Every channel has two ends: the output (writing) end, and the input (reading) end. I will assume that that is what you meant.
Now to answer your question.
Take the simplest case: you have only one sender goroutine writing to a channel, and you only have one worker goroutine reading from the other end, and the channel has zero buffering. The sender goroutine will block as it writes each item it until that item has been consumed. Typically this happens quickly the first time. Once the first item has passed to the worker, the worker will then be busy and the sender will have to wait before the second item can be passed over. So a ping-pong effect follows: either the writer or the reader will be busy but not both. The goroutines will be concurrent in the sense described by Rob Pike, but not always actually executing in parallel.
In the case where you have many worker goroutines reading from the channel (and its input end is shared by all of them), the sender can initially distribute one item to each worker, but then it has to wait whilst they work (similar to the ping-pong case described above). Finally, when all items have been sent by the sender, it has finished its work. However, the readers may not, yet, have finished their work. Sometimes we care that the sender finishes early, and sometimes we don't. Knowing when this happens is most easily done with a WaitGroup (see Not_a_Golfer's answer and my answer to a related question).

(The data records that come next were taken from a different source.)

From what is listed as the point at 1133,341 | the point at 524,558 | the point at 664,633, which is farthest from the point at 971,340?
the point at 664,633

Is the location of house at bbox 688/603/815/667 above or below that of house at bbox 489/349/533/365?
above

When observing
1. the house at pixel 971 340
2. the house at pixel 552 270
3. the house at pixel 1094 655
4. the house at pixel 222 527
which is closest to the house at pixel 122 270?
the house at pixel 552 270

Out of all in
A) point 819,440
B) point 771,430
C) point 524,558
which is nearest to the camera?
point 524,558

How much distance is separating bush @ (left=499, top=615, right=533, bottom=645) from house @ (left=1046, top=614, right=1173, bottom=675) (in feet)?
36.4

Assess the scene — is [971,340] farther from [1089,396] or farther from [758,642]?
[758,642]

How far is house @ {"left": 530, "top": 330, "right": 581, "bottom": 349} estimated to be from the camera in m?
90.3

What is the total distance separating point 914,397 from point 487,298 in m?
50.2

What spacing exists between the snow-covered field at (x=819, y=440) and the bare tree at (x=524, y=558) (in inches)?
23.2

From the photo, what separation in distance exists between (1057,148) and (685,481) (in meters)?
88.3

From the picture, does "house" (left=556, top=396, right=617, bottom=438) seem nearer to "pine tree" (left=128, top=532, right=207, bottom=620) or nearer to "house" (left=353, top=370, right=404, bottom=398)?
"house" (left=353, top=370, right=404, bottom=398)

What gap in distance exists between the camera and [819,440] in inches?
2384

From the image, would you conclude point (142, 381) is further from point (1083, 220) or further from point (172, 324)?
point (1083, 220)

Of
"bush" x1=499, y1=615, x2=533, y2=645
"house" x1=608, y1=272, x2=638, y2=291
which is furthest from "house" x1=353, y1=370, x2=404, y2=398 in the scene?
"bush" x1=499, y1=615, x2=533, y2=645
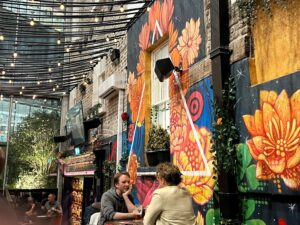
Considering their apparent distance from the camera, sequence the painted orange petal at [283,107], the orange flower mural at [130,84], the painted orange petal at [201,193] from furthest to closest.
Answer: the orange flower mural at [130,84] < the painted orange petal at [201,193] < the painted orange petal at [283,107]

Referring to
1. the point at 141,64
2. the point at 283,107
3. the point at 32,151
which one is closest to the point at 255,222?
the point at 283,107

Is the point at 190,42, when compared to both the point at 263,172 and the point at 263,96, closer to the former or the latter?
the point at 263,96

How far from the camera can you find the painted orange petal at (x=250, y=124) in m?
3.68

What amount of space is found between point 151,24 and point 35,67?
4.75m

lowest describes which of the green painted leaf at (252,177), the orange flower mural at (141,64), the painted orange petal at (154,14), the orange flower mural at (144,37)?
the green painted leaf at (252,177)

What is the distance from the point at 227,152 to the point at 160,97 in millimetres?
2786

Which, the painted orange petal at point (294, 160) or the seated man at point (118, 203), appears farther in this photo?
the seated man at point (118, 203)

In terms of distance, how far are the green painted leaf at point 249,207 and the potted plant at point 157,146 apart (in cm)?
217

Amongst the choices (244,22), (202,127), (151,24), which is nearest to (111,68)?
(151,24)

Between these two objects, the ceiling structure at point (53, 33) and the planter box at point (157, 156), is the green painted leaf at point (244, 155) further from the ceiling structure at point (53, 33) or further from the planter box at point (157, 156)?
the ceiling structure at point (53, 33)

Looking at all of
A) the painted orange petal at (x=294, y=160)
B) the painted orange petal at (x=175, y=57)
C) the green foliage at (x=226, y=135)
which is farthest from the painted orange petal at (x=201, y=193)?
the painted orange petal at (x=175, y=57)

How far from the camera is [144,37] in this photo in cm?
718

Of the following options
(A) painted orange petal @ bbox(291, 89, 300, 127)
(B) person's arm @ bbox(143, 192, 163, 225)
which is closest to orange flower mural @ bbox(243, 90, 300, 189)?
(A) painted orange petal @ bbox(291, 89, 300, 127)

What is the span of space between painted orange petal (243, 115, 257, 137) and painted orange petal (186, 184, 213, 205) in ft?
3.45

There is a slightly more complex alternative: you can use a return channel for signalling completion instead of a WaitGroup
. This isn't hard to do, but WaitGroup
is preferred in this case, being simpler.
If instead the channel were to contain a buffer, the point at which the sender had sent its last item would happen sooner. In the limit case when the channel has one buffer space per worker; this would allow the sender to complete very quickly and then, potentially, get on with something else. (Any more buffering than this would be wasteful).
This decoupling of the sender allows a fully asynchronous pattern of behaviour, beloved of people using other technology stacks (Node-JS and the JVM spring to mind). Unlike them, Go doesn't need you to do this, but you have the choice.
Back in the early '90s, as a side-effect of work on the Bulk Synchronous Parallelism (BSP) strategy, Leslie Valiant proved that sometimes very simple synchronisation strategies can be cheap. The crucial factor is that there is a need for enough parallel slackness (a.k.a. excess parallelism) to keep the processor cores busy. That means there must be plenty enough other work to be done so that it really doesn't matter if any particular goroutine is blocked for a period of time.
Curiously, this can mean that working with smaller numbers of goroutines might require more care than working with larger numbers.
Understanding the impact of excess parallelism is useful: it is often not necessary to put extra effort into making everything asynchronous if the network as a whole has excess parallelism, because the CPU cores would be busy either way.
Therefore, although it is useful to know how to wait until your sender has completed, a larger application may not need you to be concerned in the same way.
As a final footnote, WaitGroup
is a barrier in the sense used in BSP. By combining barriers and channels, you are making use of both BSP and CSP.